**Work required:**
Pictures appear in the records below; write out everything else exactly.

**Material for this exercise:**
══════════════════════════════

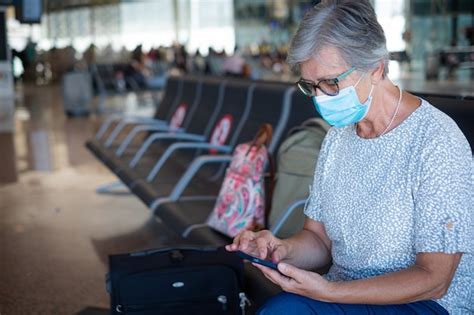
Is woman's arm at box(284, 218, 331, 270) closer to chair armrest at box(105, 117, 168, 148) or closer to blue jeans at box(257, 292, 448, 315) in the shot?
blue jeans at box(257, 292, 448, 315)

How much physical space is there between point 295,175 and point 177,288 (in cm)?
105

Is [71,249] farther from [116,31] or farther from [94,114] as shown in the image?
[116,31]

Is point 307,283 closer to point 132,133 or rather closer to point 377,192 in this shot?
point 377,192

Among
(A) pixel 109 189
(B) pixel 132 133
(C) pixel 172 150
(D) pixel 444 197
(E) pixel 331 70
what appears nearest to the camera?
(D) pixel 444 197

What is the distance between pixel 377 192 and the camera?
165cm

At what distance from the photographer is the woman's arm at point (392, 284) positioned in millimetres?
1512

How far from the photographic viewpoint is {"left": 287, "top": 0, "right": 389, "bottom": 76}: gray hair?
1573 mm

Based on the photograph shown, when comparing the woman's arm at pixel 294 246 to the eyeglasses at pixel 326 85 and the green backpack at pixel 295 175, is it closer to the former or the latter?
the eyeglasses at pixel 326 85

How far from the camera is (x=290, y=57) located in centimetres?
166

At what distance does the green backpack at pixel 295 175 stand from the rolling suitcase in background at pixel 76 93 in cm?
1051

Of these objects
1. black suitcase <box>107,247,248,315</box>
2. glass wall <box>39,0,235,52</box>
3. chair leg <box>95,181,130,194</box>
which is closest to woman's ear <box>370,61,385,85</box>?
black suitcase <box>107,247,248,315</box>

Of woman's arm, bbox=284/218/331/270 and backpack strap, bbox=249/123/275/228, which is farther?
backpack strap, bbox=249/123/275/228

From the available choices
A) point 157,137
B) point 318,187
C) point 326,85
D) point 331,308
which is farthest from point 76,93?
point 331,308

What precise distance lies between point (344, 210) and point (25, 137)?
9.01 meters
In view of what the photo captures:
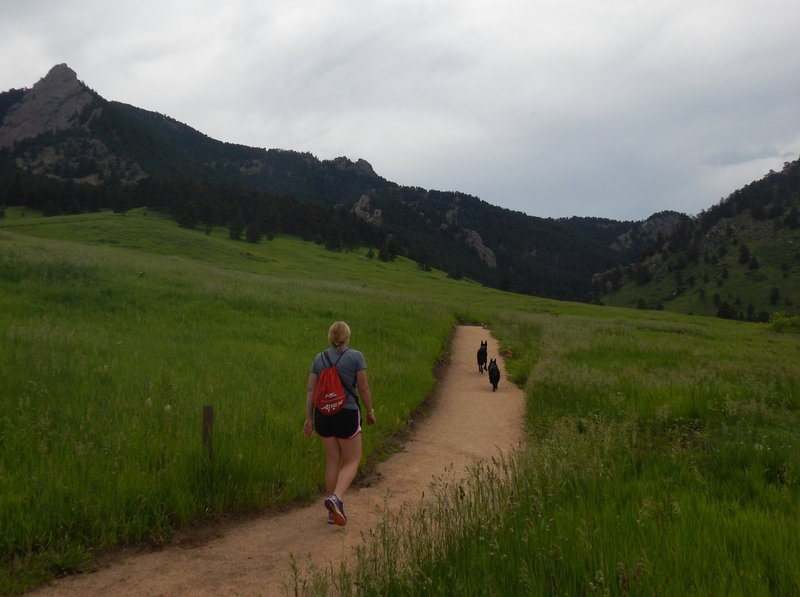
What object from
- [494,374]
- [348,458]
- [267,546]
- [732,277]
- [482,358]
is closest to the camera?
[267,546]

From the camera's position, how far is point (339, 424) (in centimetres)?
663

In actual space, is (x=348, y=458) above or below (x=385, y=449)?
above

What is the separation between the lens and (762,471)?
5.38 metres

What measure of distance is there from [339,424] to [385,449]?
3.27m

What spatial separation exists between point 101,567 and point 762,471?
6781 millimetres

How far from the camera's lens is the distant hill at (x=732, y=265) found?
136250mm

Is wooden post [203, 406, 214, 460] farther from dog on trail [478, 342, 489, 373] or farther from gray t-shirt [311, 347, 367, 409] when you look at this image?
dog on trail [478, 342, 489, 373]

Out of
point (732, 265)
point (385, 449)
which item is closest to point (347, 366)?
point (385, 449)

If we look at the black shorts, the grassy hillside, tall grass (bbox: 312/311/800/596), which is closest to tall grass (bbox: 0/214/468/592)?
the black shorts

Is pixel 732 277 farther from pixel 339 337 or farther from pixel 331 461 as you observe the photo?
pixel 331 461

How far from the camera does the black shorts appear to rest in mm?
6621

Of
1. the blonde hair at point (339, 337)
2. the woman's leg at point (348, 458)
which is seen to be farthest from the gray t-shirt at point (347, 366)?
the woman's leg at point (348, 458)

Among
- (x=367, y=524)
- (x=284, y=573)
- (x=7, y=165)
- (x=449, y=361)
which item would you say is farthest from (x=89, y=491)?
(x=7, y=165)

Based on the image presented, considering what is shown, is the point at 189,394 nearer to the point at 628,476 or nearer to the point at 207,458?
the point at 207,458
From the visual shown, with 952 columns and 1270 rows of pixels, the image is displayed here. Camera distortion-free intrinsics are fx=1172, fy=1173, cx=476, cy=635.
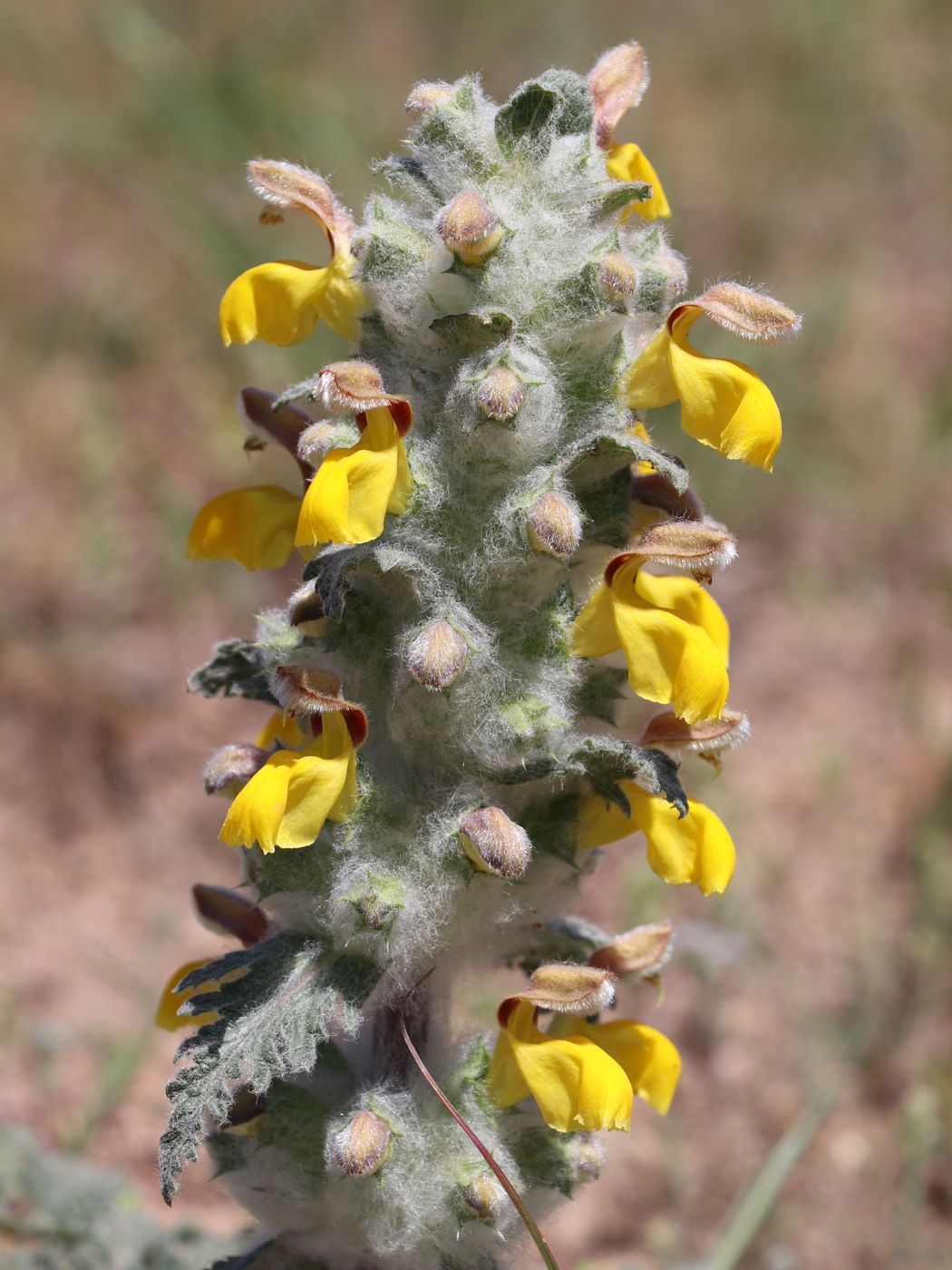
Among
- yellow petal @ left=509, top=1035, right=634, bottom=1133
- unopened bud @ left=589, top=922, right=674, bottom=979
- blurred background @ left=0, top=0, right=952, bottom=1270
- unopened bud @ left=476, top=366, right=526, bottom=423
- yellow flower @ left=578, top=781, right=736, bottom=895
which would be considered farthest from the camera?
blurred background @ left=0, top=0, right=952, bottom=1270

══════════════════════════════

**Written solution:**
Is woman's arm at box(284, 218, 331, 270) closer to chair armrest at box(105, 117, 168, 148) or closer to blue jeans at box(257, 292, 448, 315) in the shot?
blue jeans at box(257, 292, 448, 315)

How much physical space is there between point 295,175 and point 177,288 (in cm)?
105

Is [71,249] farther from [116,31] or farther from [94,114] as shown in the image?
[116,31]

Is point 307,283 closer to point 132,133 or rather closer to point 377,192 in this shot?
point 377,192

Among
(A) pixel 109 189
(B) pixel 132 133
(C) pixel 172 150
(D) pixel 444 197
(E) pixel 331 70
what appears nearest to the camera?
(D) pixel 444 197

What is the distance between pixel 377 192 and the camera?
165cm

At what distance from the photographer is the woman's arm at point (392, 284) positioned in millimetres?
1512

How far from the photographic viewpoint is {"left": 287, "top": 0, "right": 389, "bottom": 76}: gray hair?
1573 mm

Based on the photograph shown, when comparing the woman's arm at pixel 294 246 to the eyeglasses at pixel 326 85 and the green backpack at pixel 295 175, is it closer to the former or the latter?
the eyeglasses at pixel 326 85

How far from the camera is (x=290, y=57) located in centimetres?
166

At what distance does the green backpack at pixel 295 175 stand from the rolling suitcase in background at pixel 76 93 in cm?
1051

Of these objects
1. black suitcase <box>107,247,248,315</box>
2. glass wall <box>39,0,235,52</box>
3. chair leg <box>95,181,130,194</box>
which is closest to woman's ear <box>370,61,385,85</box>?
black suitcase <box>107,247,248,315</box>

Of woman's arm, bbox=284/218/331/270 and backpack strap, bbox=249/123/275/228, which is farther?
backpack strap, bbox=249/123/275/228

From the available choices
A) point 157,137
B) point 318,187
C) point 326,85
D) point 331,308
which is farthest from point 76,93?
point 331,308

What precise distance lies between point (344, 210) and point (25, 137)?
9.01 meters
In view of what the photo captures:
What object from
- [494,374]
- [348,458]
- [267,546]
- [732,277]
- [482,358]
is closest to the camera?
[267,546]

From the camera's position, how far is point (339, 424) (in centimetres)?
663

In actual space, is (x=348, y=458) above or below (x=385, y=449)?
above

What is the separation between the lens and (762,471)?
5.38 metres

What measure of distance is there from [339,424] to [385,449]?
3.27m

What spatial separation exists between point 101,567 and point 762,471?
6781 millimetres

How far from the camera's lens is the distant hill at (x=732, y=265) found?
136250mm

Is wooden post [203, 406, 214, 460] farther from dog on trail [478, 342, 489, 373] or farther from gray t-shirt [311, 347, 367, 409] when you look at this image?
dog on trail [478, 342, 489, 373]

Out of
point (732, 265)
point (385, 449)
which item is closest to point (347, 366)?
point (385, 449)

If we look at the black shorts, the grassy hillside, tall grass (bbox: 312/311/800/596), which is closest to tall grass (bbox: 0/214/468/592)?
the black shorts

Is pixel 732 277 farther from pixel 339 337 or farther from pixel 331 461 as you observe the photo?
pixel 331 461

How far from the camera does the black shorts appear to rest in mm?
6621

Of
1. the blonde hair at point (339, 337)
2. the woman's leg at point (348, 458)
which is seen to be farthest from the gray t-shirt at point (347, 366)?
the woman's leg at point (348, 458)

Among
- (x=367, y=524)
- (x=284, y=573)
- (x=7, y=165)
- (x=449, y=361)
which item would you say is farthest from (x=89, y=491)?
(x=7, y=165)

Based on the image presented, considering what is shown, is the point at 189,394 nearer to the point at 628,476 or nearer to the point at 207,458?
the point at 207,458
From the visual shown, with 952 columns and 1270 rows of pixels, the image is displayed here. Camera distortion-free intrinsics are fx=1172, fy=1173, cx=476, cy=635.
Among
- yellow petal @ left=509, top=1035, right=634, bottom=1133
- unopened bud @ left=589, top=922, right=674, bottom=979
- blurred background @ left=0, top=0, right=952, bottom=1270
- unopened bud @ left=476, top=366, right=526, bottom=423
- yellow flower @ left=578, top=781, right=736, bottom=895
which would be considered farthest from the camera?
blurred background @ left=0, top=0, right=952, bottom=1270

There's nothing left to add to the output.